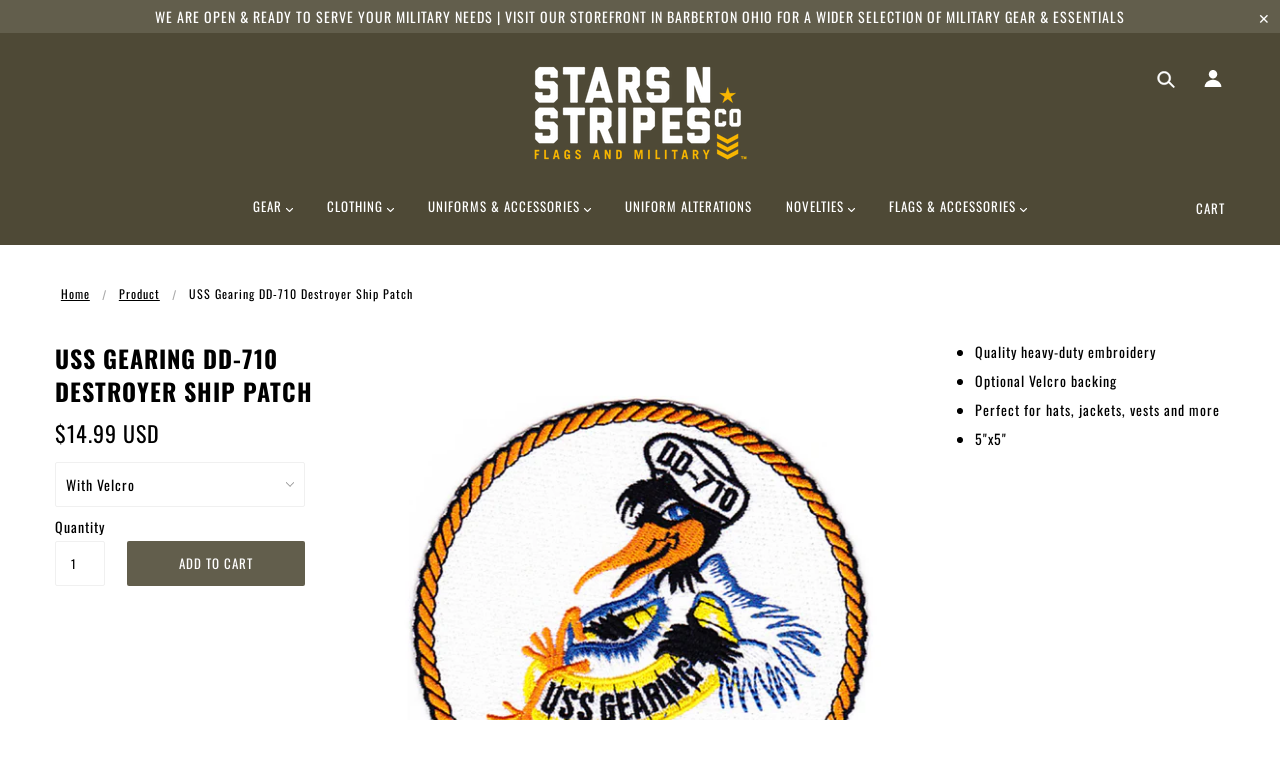

--- FILE ---
content_type: text/plain; charset=utf-8
request_url: https://d-ipv6.mmapiws.com/ant_squire
body_size: 44
content:
starsnstripesco.com;019aadb8-bf78-7c0f-bfd1-207607680c6f:9fe9e2f4d1168d6090c3ecd97b946480467b4f7d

□ □ □ □

> [EXERCISE DESCRIPTION] Pictures stay out; print everything else in the data exactly.

> [RESPONSE]
--- FILE ---
content_type: text/plain; charset=utf-8
request_url: https://d-ipv6.mmapiws.com/ant_squire
body_size: 44
content:
starsnstripesco.com;019aadb8-bf78-7c0f-bfd1-207607680c6f:9fe9e2f4d1168d6090c3ecd97b946480467b4f7d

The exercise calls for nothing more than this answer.